It’s humbling to look up at a tree and realize that it has been alive much longer than you have, and will likely outlive you by centuries. In the case of the world’s oldest trees, we’re talking thousands of years. Measured in various ways including tree-ring count core samples, pollen DNA testing and radiocarbon dating, the ages of these trees are absolutely astonishing. Check out a cool infographic showing the world’s oldest trees from top to bottom, and then read about four of the most notable trees on the list – Pando, Old Tjikko, Methuselah and The Senator.
Pando The Trembling Giant: 800,000 to 1,000,000 Years Old
Pando, known as The Trembling Giant, is technically a clonal colony – a group of genetically identical individual trees that all originate asexually from a single ancestor.

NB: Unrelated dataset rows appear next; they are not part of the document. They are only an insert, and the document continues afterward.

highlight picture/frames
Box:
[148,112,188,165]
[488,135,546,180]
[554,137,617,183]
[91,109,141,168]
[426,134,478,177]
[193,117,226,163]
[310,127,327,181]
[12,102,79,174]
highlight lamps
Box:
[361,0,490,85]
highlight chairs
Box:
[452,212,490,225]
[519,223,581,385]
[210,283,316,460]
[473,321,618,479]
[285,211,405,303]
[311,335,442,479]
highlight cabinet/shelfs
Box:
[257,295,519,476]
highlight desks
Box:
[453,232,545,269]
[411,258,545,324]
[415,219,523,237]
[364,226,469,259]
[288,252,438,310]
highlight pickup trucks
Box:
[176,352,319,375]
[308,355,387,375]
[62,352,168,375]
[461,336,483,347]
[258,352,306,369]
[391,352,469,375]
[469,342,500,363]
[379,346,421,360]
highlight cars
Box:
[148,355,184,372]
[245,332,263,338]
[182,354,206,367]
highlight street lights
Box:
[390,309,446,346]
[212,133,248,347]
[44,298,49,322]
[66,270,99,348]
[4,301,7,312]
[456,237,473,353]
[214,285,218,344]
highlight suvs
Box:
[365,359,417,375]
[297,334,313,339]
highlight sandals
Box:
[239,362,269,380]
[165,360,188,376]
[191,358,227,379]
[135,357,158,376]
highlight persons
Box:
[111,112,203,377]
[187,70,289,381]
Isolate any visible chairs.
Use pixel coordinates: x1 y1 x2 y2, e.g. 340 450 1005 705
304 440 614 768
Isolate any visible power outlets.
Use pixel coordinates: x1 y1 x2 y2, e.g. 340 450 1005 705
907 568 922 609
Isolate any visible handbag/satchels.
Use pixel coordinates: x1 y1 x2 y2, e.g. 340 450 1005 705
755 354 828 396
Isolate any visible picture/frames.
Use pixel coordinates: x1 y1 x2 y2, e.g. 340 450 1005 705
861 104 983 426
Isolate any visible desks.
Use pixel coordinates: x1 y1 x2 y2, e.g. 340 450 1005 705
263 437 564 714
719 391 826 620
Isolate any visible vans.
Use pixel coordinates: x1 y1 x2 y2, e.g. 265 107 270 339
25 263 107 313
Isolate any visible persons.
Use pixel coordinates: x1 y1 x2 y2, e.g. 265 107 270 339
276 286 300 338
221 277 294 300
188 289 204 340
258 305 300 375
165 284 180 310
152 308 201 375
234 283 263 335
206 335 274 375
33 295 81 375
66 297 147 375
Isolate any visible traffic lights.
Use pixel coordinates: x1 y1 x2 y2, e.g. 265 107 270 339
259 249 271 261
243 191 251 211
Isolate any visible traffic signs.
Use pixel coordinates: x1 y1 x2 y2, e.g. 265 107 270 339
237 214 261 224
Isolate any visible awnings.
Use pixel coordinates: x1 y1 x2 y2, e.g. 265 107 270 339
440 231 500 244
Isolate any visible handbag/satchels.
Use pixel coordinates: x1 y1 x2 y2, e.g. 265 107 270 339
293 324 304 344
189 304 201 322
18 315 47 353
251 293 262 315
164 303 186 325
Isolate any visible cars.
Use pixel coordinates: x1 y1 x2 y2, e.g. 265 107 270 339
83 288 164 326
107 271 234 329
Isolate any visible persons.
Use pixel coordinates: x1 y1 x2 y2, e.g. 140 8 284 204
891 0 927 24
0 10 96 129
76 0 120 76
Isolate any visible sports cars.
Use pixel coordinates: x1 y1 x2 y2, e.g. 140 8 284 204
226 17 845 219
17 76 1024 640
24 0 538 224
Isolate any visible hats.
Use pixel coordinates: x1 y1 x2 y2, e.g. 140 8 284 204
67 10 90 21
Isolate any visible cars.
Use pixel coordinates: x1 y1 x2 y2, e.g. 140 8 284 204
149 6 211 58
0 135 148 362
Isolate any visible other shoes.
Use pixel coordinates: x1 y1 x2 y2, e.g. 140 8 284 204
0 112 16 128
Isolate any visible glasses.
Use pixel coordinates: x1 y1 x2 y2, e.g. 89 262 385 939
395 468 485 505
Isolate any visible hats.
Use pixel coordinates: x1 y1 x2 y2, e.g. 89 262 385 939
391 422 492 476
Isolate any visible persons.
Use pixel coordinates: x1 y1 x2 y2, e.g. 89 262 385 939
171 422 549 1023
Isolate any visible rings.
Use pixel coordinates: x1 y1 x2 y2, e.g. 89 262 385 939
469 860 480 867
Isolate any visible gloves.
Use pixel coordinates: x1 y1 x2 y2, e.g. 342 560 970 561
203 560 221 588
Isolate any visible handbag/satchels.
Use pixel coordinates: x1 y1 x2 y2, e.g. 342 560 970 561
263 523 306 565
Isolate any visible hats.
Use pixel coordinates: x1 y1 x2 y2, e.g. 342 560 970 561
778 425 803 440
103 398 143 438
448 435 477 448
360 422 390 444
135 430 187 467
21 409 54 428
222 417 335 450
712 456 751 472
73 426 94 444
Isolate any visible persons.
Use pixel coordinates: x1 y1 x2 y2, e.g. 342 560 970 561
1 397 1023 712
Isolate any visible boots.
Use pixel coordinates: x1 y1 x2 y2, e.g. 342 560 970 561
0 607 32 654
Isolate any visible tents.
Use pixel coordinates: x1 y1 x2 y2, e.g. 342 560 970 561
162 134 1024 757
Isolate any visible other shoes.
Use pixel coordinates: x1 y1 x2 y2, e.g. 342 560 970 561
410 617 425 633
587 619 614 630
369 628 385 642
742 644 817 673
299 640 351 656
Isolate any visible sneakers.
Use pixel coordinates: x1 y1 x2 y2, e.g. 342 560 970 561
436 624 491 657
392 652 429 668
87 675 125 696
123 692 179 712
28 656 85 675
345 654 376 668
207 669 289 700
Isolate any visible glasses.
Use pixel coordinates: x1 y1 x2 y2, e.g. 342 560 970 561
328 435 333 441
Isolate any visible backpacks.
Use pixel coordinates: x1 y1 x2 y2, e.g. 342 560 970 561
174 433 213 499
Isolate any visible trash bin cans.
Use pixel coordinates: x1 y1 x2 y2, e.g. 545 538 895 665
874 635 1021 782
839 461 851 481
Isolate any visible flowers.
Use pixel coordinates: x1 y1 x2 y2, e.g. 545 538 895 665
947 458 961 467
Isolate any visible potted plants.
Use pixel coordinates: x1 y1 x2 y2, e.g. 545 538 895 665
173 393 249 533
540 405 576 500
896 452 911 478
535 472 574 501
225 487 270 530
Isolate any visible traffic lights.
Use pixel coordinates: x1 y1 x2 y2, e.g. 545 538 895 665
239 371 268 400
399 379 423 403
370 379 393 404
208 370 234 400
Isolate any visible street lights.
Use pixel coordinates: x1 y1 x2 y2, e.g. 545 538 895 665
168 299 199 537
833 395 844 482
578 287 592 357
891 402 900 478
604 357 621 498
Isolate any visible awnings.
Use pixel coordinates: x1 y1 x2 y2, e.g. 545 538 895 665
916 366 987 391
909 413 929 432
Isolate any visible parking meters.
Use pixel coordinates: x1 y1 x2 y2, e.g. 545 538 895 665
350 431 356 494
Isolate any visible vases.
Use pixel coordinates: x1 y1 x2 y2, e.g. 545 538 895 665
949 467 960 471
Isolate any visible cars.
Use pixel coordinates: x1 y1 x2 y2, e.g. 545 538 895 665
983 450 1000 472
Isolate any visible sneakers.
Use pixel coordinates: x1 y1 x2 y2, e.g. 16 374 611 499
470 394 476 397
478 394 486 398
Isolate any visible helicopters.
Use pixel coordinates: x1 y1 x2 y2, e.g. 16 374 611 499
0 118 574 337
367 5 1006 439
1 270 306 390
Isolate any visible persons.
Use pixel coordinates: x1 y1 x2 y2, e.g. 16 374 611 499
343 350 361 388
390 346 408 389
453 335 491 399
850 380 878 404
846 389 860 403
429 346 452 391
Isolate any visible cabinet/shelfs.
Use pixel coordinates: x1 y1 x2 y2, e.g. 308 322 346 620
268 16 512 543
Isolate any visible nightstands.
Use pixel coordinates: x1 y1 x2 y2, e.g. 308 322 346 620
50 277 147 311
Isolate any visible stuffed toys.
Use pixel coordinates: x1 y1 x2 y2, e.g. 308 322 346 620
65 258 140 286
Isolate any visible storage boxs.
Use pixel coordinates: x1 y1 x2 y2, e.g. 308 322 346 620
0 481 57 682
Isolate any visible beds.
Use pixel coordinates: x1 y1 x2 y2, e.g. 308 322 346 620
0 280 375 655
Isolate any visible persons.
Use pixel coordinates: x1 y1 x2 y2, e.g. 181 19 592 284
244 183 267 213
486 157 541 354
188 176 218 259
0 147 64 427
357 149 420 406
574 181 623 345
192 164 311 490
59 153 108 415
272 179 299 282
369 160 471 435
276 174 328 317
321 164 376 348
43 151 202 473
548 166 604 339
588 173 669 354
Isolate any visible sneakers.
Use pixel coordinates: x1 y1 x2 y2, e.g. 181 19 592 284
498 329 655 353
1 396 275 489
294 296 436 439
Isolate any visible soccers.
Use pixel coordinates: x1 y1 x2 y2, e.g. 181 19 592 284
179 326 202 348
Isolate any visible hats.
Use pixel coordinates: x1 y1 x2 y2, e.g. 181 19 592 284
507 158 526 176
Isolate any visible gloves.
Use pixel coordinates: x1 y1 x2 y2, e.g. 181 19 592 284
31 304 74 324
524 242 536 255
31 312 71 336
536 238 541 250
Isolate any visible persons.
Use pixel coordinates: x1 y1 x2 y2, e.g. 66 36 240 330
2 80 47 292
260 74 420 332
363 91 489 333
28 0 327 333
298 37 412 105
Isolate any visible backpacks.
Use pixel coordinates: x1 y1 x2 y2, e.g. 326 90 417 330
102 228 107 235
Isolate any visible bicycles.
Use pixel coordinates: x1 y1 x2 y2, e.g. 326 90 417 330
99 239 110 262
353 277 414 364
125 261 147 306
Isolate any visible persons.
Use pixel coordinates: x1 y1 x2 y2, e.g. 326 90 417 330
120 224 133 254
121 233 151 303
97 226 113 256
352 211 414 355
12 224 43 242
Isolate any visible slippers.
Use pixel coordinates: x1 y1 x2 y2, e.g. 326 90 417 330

In this case, that’s a single male Quaking Aspen tree. The entire aspen grove at the Fishlake National Forest, near Fish Lake in South-central Utah, has one massive underground root system. This single living organism has been alive for nearly a million mind-boggling years.
Old Tjikko: Oldest Living Tree at 9,550 Years
Located on a mountain in Sweden, Old Tjikko is the world’s oldest living individual clonal tree. The Norway Spruce has survived for 9,550 years thanks to the vegetative cloning process; the growth of the tree that we see today is technically young, but it sprung from a much older root system. In previous centuries, Old Tjikko was just a stump. It has grown into the recognizable tree-shape in recent decades due to global warming.
Methuselah: Oldest Living Non-Clonal Organism at 4,844-4,845 Years
Perhaps the best-known of the oldest living trees, Methuselah is named for the Biblical figure with the longest mentioned lifespan of 969 years. The tree itself is much older than that, at nearly 5,000 years. A Great Basin Bristlecone Pine, Methuselah grows in the White Mountains in eastern California. This one didn’t grow from older roots; the tree itself is the oldest non-clonal organism in the world.
The Senator: 3,400 – 3,600 Years Old; Burned Down
Tree appreciators all over the world shed a tear in January 2012 when the news came of The Senator‘s death. The oldest pond cypress tree in the world at 3,400 to 3,600 years, The Senator was 125 feet tall with a trunk diameter of 17.5 feet. It burned from the inside out when accidentally lit on fire by a drug user sitting at the base, but the charred stump still stands 25 feet tall, and some people say they’ve spotted saplings at the base, giving hope that it’s not entirely gone.